• **Exercise objective**: In the text on Kafka benchmark methodology, what must the preflight test prove?

• **Excerpted text**:
☆ ☆ ☆ ☆ ☆ ☆ ☆

Kafka Benchmark Methodology | Run Fair Comparisons

Kafka benchmarks often turn into arguments because the chart looks precise while the test underneath is vague. One team measures peak producer throughput with relaxed durability. Another measures end-to-end latency with acks=all, replication, consumers, and a warm cluster. Both charts end up in the same buyer deck as if they answer the same question.

That is how a kafka benchmark becomes misleading without anyone falsifying data. Kafka performance is workload-shaped. Change the storage device, partition count, producer batching, consumer position, replication factor, or warm-up period, and the result can move enough to reverse the conclusion. Fair comparison starts by making those variables explicit.

The goal is not to create one universal benchmark. There is no such thing for Kafka. The goal is to create a test that matches the decision: whether a platform can handle your write path, replay behavior, failure recovery, and operating budget under reproducible conditions.

Workload Before Product Names

The first question in a kafka performance test is not "Which system is faster?" It is "Which workload are we testing?" Log ingestion with large compressed batches has a different bottleneck from payment events with small messages and strict tail-latency targets. Replay-heavy analytics stresses storage reads in a way that a tail-read microbenchmark never sees.

A useful workload profile should name at least these inputs:

Message shape. Record size, key distribution, compression type, and batch behavior change broker load and network efficiency.
Traffic shape. Constant write rate, burst pattern, producer fan-in, consumer fan-out, and read-after-write timing decide whether the test measures steady state or shock absorption.
Retention and read position. Tail reads mostly exercise hot data paths. Catch-up reads exercise older data, page cache pressure, object storage access, or remote-tier behavior.
Durability contract. Replication factor, min.insync.replicas, and producer acks define what "written" means. The Apache Kafka producer documentation is explicit that acks controls how many acknowledgments the producer requires before a request is complete.

This profile should be written before any numbers appear. If the profile is missing, the benchmark is incomplete. The reader has to guess whether the test reflects their cluster, and guessing is where performance marketing gets slippery.

Normalize the Hardware, Then Normalize the Limits

Hardware normalization is more than counting brokers. Two clusters with the same broker count can have very different ceilings if one uses faster disks, higher network bandwidth, more client machines, or storage that moves reads away from broker-local disks. A fair kafka throughput benchmark names the resource envelope and explains why it is comparable.

For cloud deployments, record instance type, CPU architecture, memory, network bandwidth, disk type, disk throughput, disk IOPS, storage size, availability-zone placement, and client placement. State whether the test uses local NVMe, EBS-like block storage, network file storage, or object storage. Storage is often the bottleneck the benchmark is trying to expose.

The second step is limit normalization. If one cluster is capped by disk throughput and another is capped by client CPU, the result says more about the test harness than the platform. Run a preflight test that proves the clients and network can exceed the target load, then record the first saturated resource.

☆ ☆ ☆ ☆ ☆ ☆ ☆

• **Dataset content**:
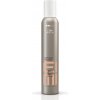 Wella Professionals Eimi Volume Natural Volume 500 ml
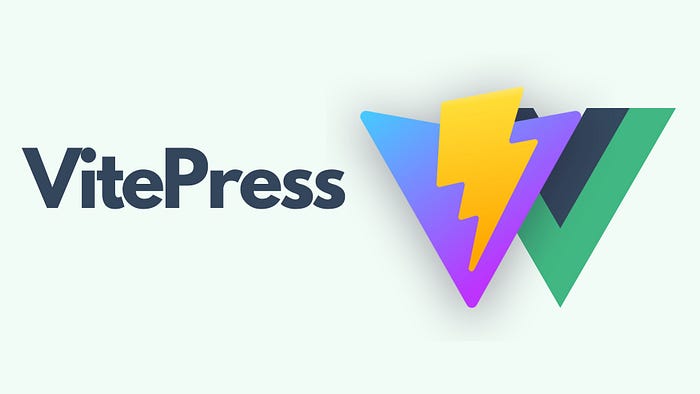 Effortlessly Build and Test Your Frontend Applications with VitePress: A Step-by-Step Tutorial to Create a Blog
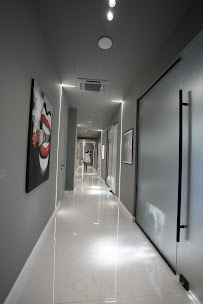 Implantus by Dr. Roland Zhuka - Dental Clinic in Tirana, Albania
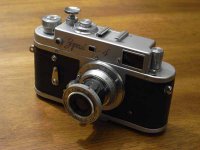 Zorki 4 - (3).JPG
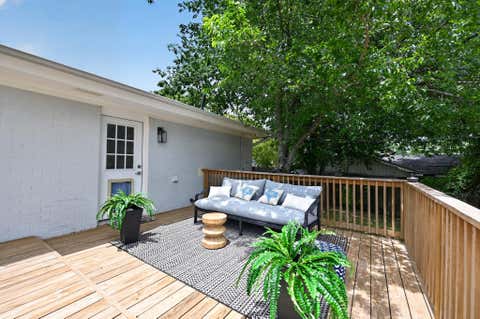 Tiny photo for 6501 Willamette DR, Austin, TX 78723 (MLS # 1428341)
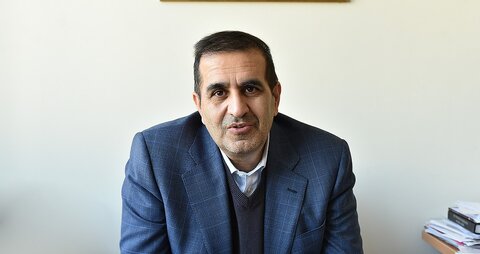 ویدیوی دیدنی درباره ایرانِ ۱۰۰سال قبل: مردم از امروز جلوتر بودند!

☆ ☆ ☆ ☆ ☆ ☆ ☆

• **Written solution**: It must prove that the clients and network can exceed the target load.